Violenta con sus derrumbes interiores la jaula/corazón.
Te asomas al enrejado y ves al animal inmóvil. Palideces.
Algo de ti parte con él. Se astilla contra los muñones
de la cárcel donde apresaste la inocencia.
Es el riesgo de volverse adulto. De crecer.
Desprendimientos. Quebraduras.
El ciclo humano. Estaciones que el brazo de Dios
va segando en el peligroso paisaje de la vida.
Perder la inocencia es adentrarse en los manicomios.
Asumir gota a gota el bebedizo del delírium.
Buscas señales de agresión. Dentelladas. Saetas.
El pozo de sangre fluyendo en la garganta.
Y no adviertes la rojez homicida de quien mata.
La marca de unos dedos entre el pelaje.
O un coágulo de dolor en los ojos. Muy abiertos.

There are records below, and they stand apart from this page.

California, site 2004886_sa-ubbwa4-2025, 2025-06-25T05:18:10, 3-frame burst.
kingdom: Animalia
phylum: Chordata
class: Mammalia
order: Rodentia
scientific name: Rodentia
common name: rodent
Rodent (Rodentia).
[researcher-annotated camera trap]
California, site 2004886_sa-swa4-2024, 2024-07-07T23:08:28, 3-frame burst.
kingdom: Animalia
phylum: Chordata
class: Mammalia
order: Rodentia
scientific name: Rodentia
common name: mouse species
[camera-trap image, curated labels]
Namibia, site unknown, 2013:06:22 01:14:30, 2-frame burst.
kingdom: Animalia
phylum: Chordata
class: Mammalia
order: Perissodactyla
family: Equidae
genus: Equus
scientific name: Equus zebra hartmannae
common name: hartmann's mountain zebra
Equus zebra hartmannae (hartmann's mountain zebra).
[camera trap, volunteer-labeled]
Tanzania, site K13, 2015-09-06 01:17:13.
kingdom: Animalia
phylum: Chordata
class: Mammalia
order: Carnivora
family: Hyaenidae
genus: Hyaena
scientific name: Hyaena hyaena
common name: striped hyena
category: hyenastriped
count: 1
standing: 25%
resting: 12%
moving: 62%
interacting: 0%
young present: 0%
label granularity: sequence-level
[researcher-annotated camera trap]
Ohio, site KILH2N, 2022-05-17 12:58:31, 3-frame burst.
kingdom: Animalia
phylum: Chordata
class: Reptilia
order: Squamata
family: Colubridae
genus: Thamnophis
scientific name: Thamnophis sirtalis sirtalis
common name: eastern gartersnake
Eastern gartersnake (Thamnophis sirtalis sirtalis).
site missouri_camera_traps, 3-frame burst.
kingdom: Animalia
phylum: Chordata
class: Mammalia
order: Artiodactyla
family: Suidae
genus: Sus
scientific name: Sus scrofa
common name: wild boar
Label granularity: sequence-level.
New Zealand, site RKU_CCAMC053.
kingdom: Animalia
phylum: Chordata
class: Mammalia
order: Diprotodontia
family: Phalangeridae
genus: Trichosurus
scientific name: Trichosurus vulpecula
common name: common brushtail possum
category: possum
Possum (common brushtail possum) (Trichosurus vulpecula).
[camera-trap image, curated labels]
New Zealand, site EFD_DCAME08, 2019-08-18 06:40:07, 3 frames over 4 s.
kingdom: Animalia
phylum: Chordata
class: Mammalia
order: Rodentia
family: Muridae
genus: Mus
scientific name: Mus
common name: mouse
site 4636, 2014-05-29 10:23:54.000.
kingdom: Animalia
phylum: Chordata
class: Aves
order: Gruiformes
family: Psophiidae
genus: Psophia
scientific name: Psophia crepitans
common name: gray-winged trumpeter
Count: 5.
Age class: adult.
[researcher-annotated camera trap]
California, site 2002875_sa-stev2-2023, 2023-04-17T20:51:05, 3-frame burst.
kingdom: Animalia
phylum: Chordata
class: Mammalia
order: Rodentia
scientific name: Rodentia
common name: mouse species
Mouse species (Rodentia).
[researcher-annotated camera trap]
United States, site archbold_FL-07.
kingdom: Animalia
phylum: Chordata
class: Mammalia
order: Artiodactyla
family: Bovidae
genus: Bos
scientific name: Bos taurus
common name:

Es natural la muerte de la inocencia. (natural & muerte
son términos de compleja asociación —lo reconozco).
Ah, pobreza del idioma. Incapaz de precisar el martirio.
Agónicas noches del espécimen que se sabe
definido por la fatalidad. No antílope. Perro de aguas.
Pájaro de fuego. Sino un extraño animal
apresado en los confines de Bikanir. La inocencia.
Hay que aprender a despedirse.
De la metálica ligereza del velocípedo en los pasillos.
De la casa donde crecimos. Del miedo a la noche.
(Inmensa tras los pórticos). Del Día de Reyes.
Del abuelo y sus historias. De la abuela y sus dulces.
De las tardes de domingo. Despedirse.
Soltar amarras. Con la gravedad de los navíos.
Con la resignación de las hermosas criaturas
que en sus bodegas cruzan el Atlántico. Caballos árabes.
Galgos. Monos. Quetzales. Aves del sol y de la sombra.
Llega el tiempo en que descubres tras el enrejado de tu pecho
la muerte del antiguo animal de la inocencia.
Y quieres volver a las fotografías.
Al álbum de las primeras veces. Cuando la manzana
de casas era el mundo. Y te despertaba la música
de la lluvia en los techos de zinc. Y eras feliz.
Y el animal —apenas una cría. Como tú.
Jugueteaba en la planicie de un pecho sin barrotes.
Quieres volver. Pero es imposible.
No hay otros paraísos que los paraísos perdidos.